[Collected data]
- - -

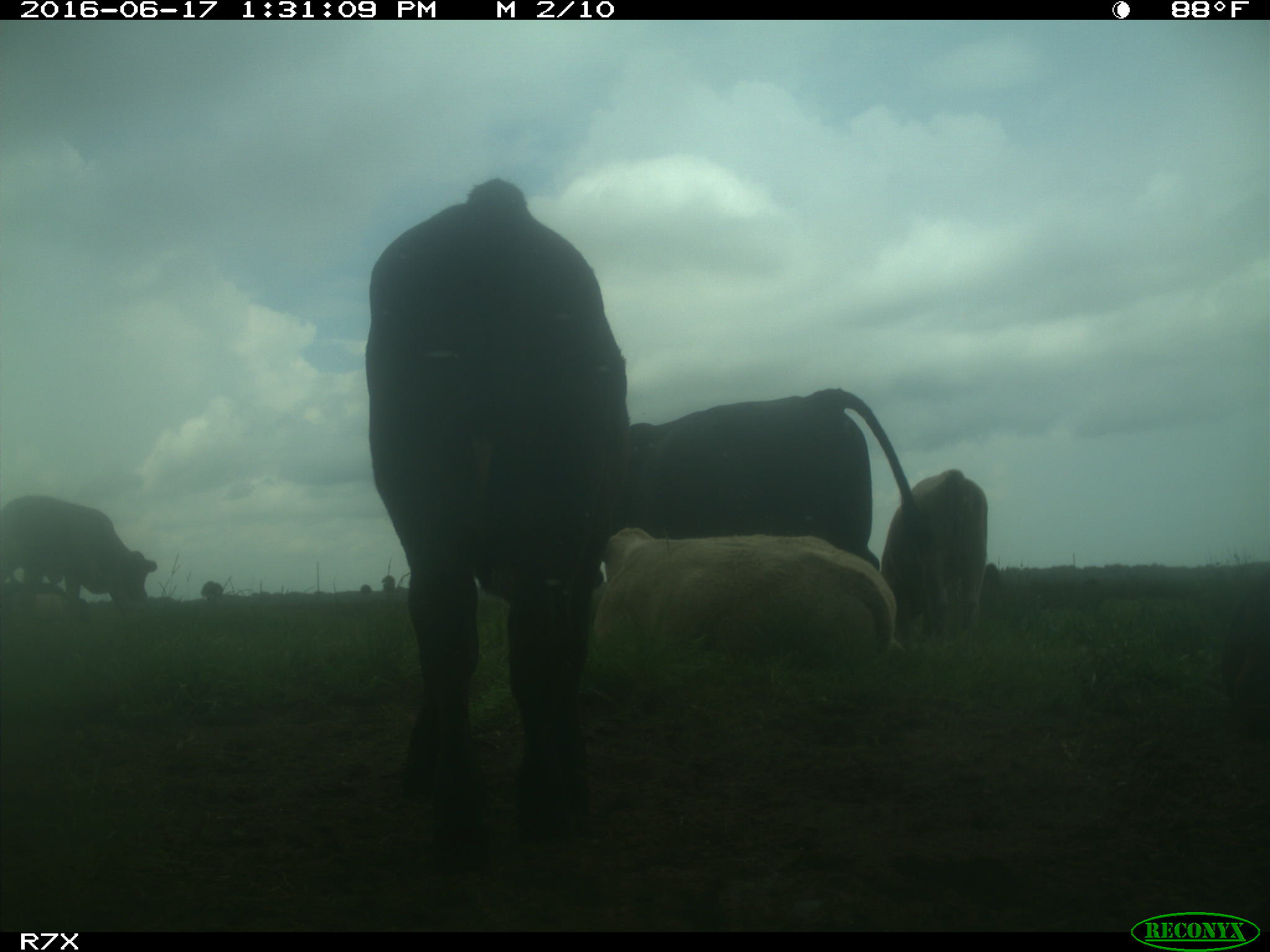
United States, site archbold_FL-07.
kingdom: Animalia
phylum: Chordata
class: Mammalia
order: Artiodactyla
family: Bovidae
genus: Bos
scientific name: Bos taurus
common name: domestic cow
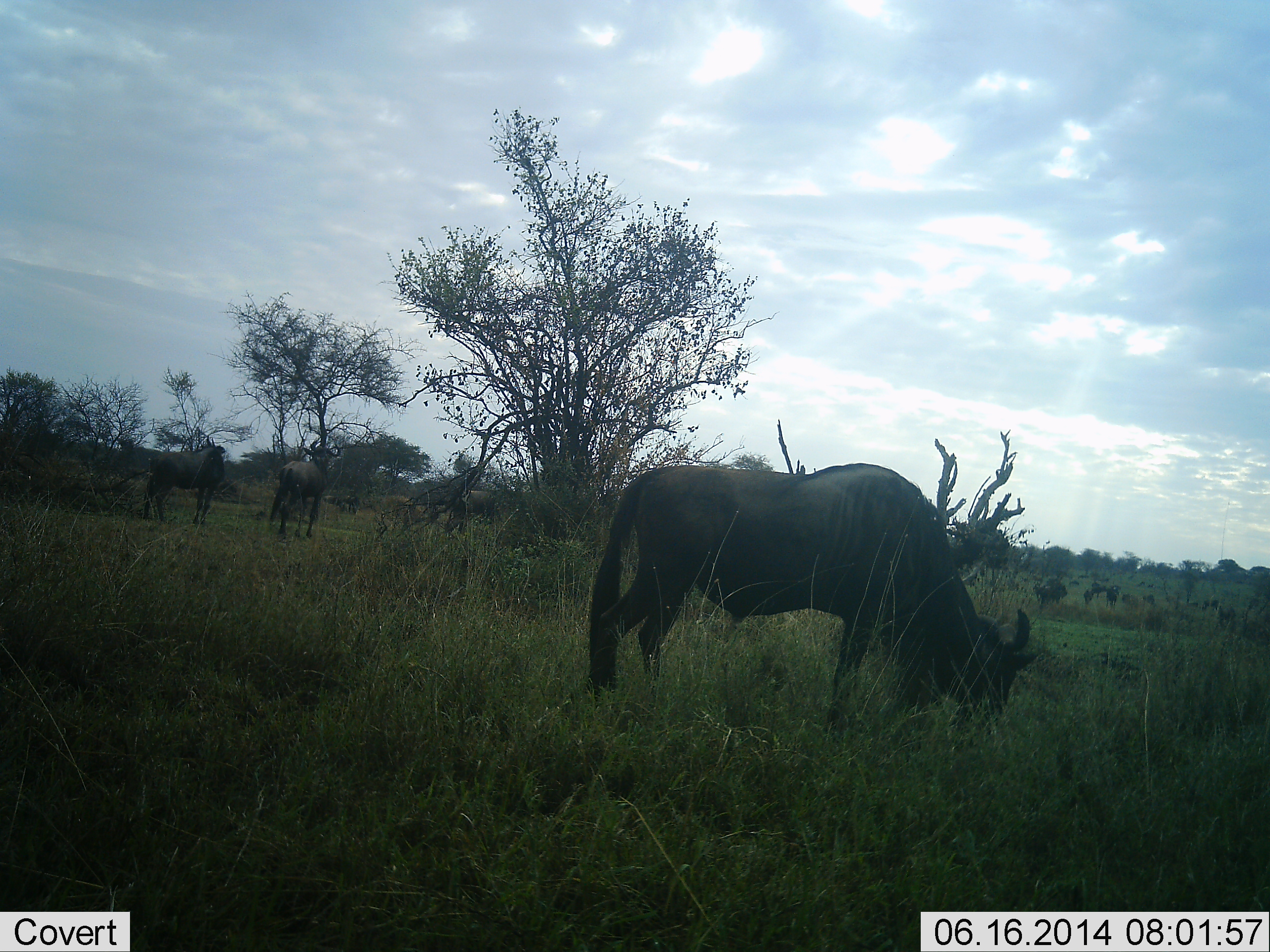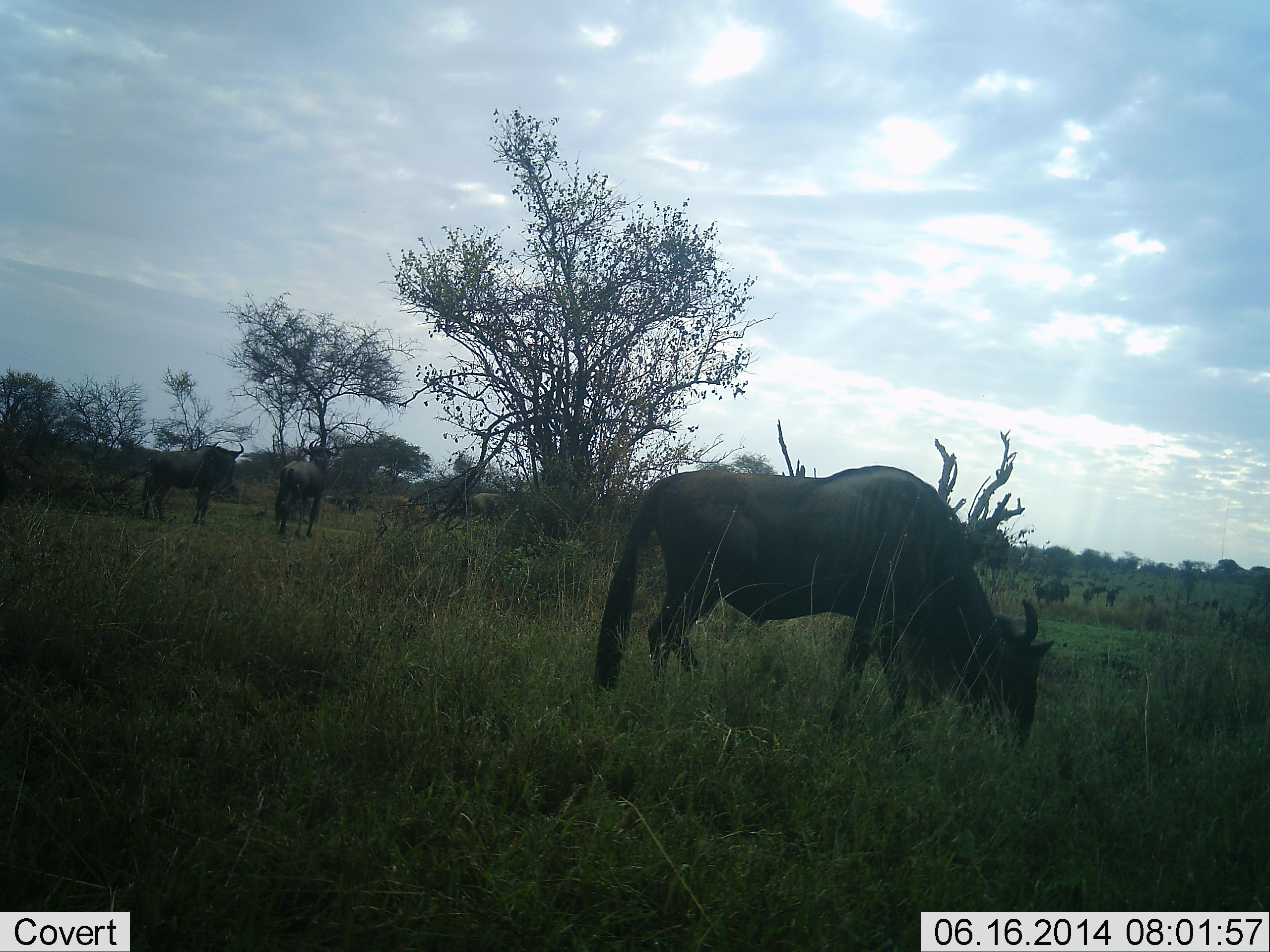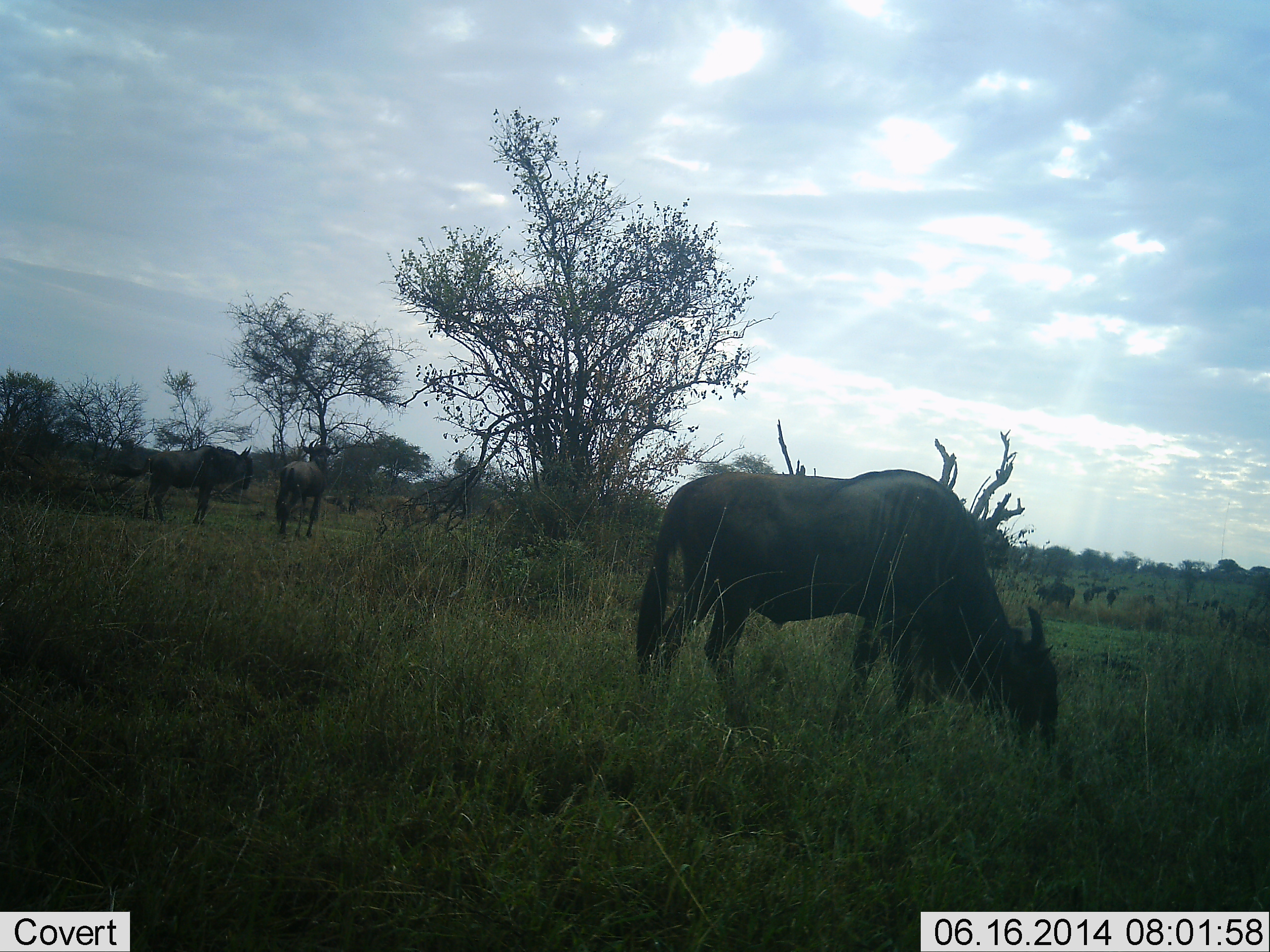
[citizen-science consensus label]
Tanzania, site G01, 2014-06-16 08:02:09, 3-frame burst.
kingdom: Animalia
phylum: Chordata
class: Mammalia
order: Artiodactyla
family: Bovidae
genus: Connochaetes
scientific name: Connochaetes taurinus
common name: blue wildebeest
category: wildebeest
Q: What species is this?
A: Wildebeest (blue wildebeest) (Connochaetes taurinus).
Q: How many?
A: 11-50.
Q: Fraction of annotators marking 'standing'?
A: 80%.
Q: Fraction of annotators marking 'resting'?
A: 10%.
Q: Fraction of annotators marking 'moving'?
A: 40%.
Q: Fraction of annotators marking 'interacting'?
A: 10%.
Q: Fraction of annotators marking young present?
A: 10%.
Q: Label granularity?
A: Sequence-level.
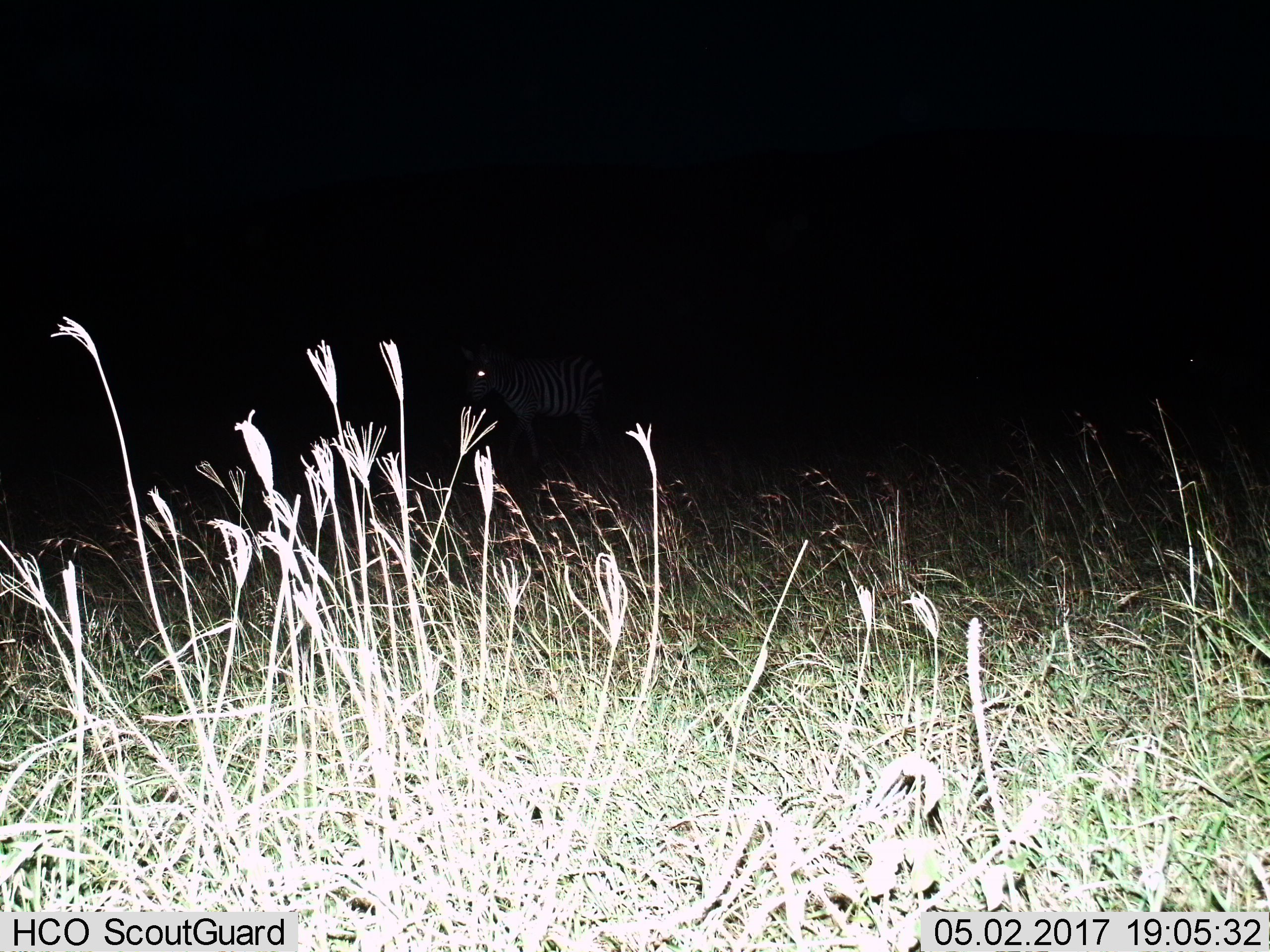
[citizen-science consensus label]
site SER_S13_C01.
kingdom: Animalia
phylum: Chordata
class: Mammalia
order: Perissodactyla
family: Equidae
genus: Equus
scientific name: Equus quagga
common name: plains zebra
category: zebraplains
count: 1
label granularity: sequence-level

- - -

**Task to carry out:** Write out the records once more, exactly as they stand, with no images.

**Result:**
United States, site archbold_FL-07.
kingdom: Animalia
phylum: Chordata
class: Mammalia
order: Artiodactyla
family: Bovidae
genus: Bos
scientific name: Bos taurus
common name: domestic cow
[citizen-science consensus label]
Tanzania, site G01, 2014-06-16 08:02:09, 3-frame burst.
kingdom: Animalia
phylum: Chordata
class: Mammalia
order: Artiodactyla
family: Bovidae
genus: Connochaetes
scientific name: Connochaetes taurinus
common name: blue wildebeest
category: wildebeest
Q: What species is this?
A: Wildebeest (blue wildebeest) (Connochaetes taurinus).
Q: How many?
A: 11-50.
Q: Fraction of annotators marking 'standing'?
A: 80%.
Q: Fraction of annotators marking 'resting'?
A: 10%.
Q: Fraction of annotators marking 'moving'?
A: 40%.
Q: Fraction of annotators marking 'interacting'?
A: 10%.
Q: Fraction of annotators marking young present?
A: 10%.
Q: Label granularity?
A: Sequence-level.
[citizen-science consensus label]
site SER_S13_C01.
kingdom: Animalia
phylum: Chordata
class: Mammalia
order: Perissodactyla
family: Equidae
genus: Equus
scientific name: Equus quagga
common name: plains zebra
category: zebraplains
count: 1
label granularity: sequence-level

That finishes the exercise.